Mengoni Miriam, Mahlo Felix O, Gaffal Evelyn, Tüting Thomas, Braun Andreas D
Department of Dermatology, Laboratory for Experimental Dermatology, University Hospital Magdeburg, Magdeburg, Germany.
Department of Dermatology, Allergy, and Venereology, University of Lübeck, Lübeck, Germany.
Lab Invest. 2025 Mar;105(3):102209. doi: 10.1016/j.labinv.2024.102209. Epub 2024 Dec 13.
The success of immune checkpoint inhibitors (ICI) in melanoma therapy has catalyzed the introduction of ICI in increasingly early stages of the disease. This exposes many patients with a lower risk of relapse to the risk of protracted adverse events, highlighting the need for biomarkers guiding the use of ICI. Already many years ago, brisk infiltration of primary melanomas by lymphocytes has been linked to improved patient outcome, but controversial findings due to a high variability in classification systems have been described CD8+ T cells have been identified as a primary mediator of antitumor immunity in patients treated with ICI. As CD8+ T cells require the presentation of antigens via MHC-I on target cells, downregulation and loss of MHC-I have been observed as resistance mechanisms to ICI. In this study, we revisit the role of MHC-I expression and CD8+ T-cell infiltration in melanoma evolution using a cohort of advanced primary and matched metastatic melanomas by using an automated immunohistochemistry and digital pathology workflow. Our results show that downregulation of MHC-I expression is a frequent event in advanced primary melanomas that is associated with decreased CD8+ T-cell infiltration and an early metastatic spread to sentinel lymph nodes. Furthermore, MHC-I downregulation and decreased infiltration with CD8+ T cells are also associated with resistance to ICI. Our results suggest that analyses of MHC-I expression and CD8+ T-cell infiltration patterns could serve as future biomarkers to guide the decision to treat patients in early stages of melanoma with ICI.

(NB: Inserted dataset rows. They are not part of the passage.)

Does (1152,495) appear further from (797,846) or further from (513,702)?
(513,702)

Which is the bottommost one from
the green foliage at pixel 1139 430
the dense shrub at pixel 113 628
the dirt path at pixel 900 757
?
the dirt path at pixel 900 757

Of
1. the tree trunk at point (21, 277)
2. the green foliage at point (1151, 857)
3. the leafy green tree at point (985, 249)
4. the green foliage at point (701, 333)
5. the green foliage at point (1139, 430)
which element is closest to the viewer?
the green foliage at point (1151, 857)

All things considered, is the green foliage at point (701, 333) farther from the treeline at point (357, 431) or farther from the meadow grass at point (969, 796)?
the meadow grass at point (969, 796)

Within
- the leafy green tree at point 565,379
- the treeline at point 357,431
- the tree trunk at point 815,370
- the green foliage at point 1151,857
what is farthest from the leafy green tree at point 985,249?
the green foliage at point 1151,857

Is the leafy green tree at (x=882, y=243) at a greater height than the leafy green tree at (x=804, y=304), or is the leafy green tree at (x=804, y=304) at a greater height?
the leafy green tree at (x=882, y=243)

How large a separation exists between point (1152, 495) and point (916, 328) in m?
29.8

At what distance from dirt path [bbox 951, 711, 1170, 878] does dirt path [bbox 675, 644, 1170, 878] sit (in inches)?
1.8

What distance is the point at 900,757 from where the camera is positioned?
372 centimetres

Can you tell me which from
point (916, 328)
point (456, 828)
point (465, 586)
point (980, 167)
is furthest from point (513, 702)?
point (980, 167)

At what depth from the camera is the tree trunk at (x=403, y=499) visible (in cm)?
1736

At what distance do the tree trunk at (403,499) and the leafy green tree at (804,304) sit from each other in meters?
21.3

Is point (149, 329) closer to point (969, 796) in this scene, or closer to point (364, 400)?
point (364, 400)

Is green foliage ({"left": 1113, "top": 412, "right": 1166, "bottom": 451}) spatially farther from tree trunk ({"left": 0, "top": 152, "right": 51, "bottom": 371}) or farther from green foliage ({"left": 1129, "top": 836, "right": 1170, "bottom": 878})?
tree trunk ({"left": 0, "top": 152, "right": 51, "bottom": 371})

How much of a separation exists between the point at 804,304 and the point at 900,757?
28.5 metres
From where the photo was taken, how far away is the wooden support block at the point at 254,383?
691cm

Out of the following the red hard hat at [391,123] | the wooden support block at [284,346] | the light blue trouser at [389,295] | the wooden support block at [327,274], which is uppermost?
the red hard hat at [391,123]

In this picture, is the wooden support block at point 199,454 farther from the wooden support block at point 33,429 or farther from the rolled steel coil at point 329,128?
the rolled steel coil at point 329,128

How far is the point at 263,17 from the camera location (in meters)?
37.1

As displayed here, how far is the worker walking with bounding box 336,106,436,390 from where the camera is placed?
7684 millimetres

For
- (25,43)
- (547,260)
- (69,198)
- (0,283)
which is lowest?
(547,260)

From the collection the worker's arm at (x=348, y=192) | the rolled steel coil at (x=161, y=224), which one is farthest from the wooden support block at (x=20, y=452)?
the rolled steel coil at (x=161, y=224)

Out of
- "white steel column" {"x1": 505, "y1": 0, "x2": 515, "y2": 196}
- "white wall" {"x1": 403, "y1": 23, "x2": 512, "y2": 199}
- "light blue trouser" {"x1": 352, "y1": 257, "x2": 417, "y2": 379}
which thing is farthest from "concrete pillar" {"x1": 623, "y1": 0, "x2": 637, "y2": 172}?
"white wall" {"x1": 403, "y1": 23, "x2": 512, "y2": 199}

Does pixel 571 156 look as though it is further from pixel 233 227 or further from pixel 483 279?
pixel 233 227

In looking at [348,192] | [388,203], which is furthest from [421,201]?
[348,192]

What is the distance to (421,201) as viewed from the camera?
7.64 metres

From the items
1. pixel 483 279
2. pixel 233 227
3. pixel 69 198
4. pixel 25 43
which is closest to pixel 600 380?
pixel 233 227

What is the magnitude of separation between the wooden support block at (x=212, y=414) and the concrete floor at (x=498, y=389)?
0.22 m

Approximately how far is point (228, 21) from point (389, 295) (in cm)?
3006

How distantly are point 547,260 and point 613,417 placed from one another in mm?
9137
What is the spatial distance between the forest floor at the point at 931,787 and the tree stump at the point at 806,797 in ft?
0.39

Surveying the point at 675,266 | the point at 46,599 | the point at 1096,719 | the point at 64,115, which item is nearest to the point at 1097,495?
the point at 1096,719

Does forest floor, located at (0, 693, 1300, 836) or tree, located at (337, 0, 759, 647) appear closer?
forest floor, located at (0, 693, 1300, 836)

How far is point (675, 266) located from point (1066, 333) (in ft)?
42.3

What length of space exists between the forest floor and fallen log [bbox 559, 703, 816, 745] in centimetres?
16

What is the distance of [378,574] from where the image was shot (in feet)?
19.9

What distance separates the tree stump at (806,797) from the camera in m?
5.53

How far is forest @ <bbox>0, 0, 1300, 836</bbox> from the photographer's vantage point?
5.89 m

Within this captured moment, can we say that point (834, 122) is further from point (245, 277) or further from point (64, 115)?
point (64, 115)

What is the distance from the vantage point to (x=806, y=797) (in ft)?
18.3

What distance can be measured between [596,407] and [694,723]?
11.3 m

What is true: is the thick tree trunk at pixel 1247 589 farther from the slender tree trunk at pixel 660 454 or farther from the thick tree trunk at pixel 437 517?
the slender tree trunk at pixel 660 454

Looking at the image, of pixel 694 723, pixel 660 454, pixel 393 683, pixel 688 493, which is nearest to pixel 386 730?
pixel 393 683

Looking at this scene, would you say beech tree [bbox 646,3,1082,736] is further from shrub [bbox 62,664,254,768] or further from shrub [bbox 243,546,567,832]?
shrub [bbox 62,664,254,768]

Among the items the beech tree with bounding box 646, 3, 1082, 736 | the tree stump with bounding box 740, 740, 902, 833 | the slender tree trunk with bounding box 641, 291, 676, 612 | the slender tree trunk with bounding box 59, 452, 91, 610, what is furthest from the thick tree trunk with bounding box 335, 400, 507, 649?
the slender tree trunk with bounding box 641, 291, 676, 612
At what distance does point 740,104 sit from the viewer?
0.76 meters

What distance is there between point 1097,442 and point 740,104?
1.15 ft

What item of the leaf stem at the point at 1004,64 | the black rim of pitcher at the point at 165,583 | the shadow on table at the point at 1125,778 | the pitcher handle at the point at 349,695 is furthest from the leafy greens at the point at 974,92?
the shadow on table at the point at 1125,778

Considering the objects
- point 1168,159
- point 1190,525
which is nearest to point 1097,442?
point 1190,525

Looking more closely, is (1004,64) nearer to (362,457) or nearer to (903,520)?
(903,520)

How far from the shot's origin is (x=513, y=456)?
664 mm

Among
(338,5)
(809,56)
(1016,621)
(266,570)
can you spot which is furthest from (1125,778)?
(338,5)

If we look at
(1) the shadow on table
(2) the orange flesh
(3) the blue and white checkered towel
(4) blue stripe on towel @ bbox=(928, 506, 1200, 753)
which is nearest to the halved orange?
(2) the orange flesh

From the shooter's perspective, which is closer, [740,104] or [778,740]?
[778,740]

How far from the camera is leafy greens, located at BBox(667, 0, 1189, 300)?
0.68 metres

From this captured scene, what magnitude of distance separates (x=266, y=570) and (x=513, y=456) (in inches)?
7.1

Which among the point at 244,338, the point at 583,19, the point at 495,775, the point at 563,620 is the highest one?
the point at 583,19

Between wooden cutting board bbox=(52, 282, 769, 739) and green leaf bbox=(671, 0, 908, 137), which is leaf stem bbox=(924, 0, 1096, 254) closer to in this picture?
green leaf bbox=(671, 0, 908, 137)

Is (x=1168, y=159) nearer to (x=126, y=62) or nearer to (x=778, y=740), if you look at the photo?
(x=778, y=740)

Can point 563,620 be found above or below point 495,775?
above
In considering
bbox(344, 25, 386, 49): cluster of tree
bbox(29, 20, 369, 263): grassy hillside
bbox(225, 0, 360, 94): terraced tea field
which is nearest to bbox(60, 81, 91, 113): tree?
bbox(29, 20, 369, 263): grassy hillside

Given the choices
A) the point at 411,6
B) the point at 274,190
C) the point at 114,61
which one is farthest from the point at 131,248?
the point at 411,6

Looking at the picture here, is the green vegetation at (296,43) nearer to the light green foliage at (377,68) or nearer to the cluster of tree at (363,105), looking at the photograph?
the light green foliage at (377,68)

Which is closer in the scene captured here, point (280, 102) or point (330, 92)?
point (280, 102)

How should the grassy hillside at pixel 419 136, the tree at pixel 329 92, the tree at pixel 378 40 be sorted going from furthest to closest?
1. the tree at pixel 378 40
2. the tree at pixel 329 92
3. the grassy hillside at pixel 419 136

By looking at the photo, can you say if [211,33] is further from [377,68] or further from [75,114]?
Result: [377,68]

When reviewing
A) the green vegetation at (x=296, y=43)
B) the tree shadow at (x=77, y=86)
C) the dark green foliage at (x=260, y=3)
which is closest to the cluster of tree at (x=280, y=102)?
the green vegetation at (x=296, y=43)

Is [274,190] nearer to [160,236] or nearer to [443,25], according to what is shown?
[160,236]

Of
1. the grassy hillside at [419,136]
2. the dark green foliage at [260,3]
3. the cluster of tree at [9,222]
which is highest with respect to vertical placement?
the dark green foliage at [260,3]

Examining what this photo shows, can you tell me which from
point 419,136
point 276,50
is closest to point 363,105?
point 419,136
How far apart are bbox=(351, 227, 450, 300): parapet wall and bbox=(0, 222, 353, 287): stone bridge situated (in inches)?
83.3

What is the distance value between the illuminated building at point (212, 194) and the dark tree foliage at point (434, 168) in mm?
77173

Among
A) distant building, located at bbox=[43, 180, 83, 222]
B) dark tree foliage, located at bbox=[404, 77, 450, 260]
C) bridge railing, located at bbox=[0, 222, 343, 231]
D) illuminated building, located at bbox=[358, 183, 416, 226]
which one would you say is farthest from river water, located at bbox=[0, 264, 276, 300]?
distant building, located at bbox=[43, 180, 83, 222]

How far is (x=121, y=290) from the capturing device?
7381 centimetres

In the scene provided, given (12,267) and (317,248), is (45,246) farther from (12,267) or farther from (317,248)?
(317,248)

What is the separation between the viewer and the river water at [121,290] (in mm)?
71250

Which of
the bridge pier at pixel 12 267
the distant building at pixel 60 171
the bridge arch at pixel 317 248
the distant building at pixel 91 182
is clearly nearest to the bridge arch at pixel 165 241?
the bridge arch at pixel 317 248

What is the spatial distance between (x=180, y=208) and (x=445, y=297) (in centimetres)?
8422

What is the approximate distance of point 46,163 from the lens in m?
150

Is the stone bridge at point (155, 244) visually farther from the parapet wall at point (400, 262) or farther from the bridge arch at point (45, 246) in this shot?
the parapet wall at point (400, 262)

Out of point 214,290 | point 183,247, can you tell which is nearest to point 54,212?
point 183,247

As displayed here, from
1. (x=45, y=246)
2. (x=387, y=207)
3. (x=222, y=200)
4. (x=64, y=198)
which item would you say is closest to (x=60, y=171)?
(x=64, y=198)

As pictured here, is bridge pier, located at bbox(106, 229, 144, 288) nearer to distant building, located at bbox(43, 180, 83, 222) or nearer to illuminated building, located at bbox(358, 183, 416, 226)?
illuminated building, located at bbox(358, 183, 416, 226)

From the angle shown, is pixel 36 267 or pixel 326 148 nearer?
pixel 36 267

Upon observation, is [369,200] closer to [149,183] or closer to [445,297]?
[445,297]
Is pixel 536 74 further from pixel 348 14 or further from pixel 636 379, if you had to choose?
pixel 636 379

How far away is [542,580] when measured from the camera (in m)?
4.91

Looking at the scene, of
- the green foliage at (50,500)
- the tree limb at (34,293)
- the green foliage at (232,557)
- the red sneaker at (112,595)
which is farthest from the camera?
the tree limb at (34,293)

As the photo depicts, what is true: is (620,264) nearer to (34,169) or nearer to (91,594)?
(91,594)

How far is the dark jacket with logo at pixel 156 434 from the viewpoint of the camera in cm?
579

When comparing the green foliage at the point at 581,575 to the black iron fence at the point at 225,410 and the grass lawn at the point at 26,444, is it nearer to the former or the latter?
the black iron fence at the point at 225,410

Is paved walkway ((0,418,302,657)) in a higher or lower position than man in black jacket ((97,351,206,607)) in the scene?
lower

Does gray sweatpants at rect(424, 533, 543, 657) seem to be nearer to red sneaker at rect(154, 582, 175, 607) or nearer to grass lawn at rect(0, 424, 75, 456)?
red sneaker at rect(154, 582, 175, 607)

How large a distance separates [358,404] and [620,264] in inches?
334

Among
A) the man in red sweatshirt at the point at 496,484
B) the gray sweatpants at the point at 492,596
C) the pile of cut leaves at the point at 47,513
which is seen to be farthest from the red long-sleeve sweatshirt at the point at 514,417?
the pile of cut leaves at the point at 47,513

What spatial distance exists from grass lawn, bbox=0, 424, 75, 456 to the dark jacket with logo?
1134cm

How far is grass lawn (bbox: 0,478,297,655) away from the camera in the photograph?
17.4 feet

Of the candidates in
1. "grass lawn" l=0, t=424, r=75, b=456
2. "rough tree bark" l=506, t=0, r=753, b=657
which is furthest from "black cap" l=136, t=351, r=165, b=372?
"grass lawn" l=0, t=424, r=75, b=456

免疫检查点抑制剂(ICI)在黑色素瘤治疗中的成功促使其在疾病越来越早的阶段得以应用。这使得许多复发风险较低的患者面临长期不良事件的风险,凸显了指导ICI使用的生物标志物的必要性。早在许多年前,淋巴细胞对原发性黑色素瘤的活跃浸润就与患者预后改善相关,但由于分类系统存在高度变异性,出现了一些有争议的研究结果。CD8 + T细胞已被确定为接受ICI治疗患者抗肿瘤免疫的主要介质。由于CD8 + T细胞需要靶细胞通过MHC-I呈递抗原,因此已观察到MHC-I的下调和缺失是对ICI的耐药机制。在本研究中,我们通过使用自动化免疫组织化学和数字病理学工作流程,对一组晚期原发性黑色素瘤和配对的转移性黑色素瘤进行研究,重新审视MHC-I表达和CD8 + T细胞浸润在黑色素瘤进展中的作用。我们的结果表明,MHC-I表达下调在晚期原发性黑色素瘤中是常见现象,与CD8 + T细胞浸润减少以及早期转移至前哨淋巴结相关。此外,MHC-I下调和CD8 + T细胞浸润减少也与对ICI的耐药性相关。我们的结果表明,分析MHC-I表达和CD8 + T细胞浸润模式可作为未来的生物标志物,以指导在黑色素瘤早期阶段对患者进行ICI治疗的决策。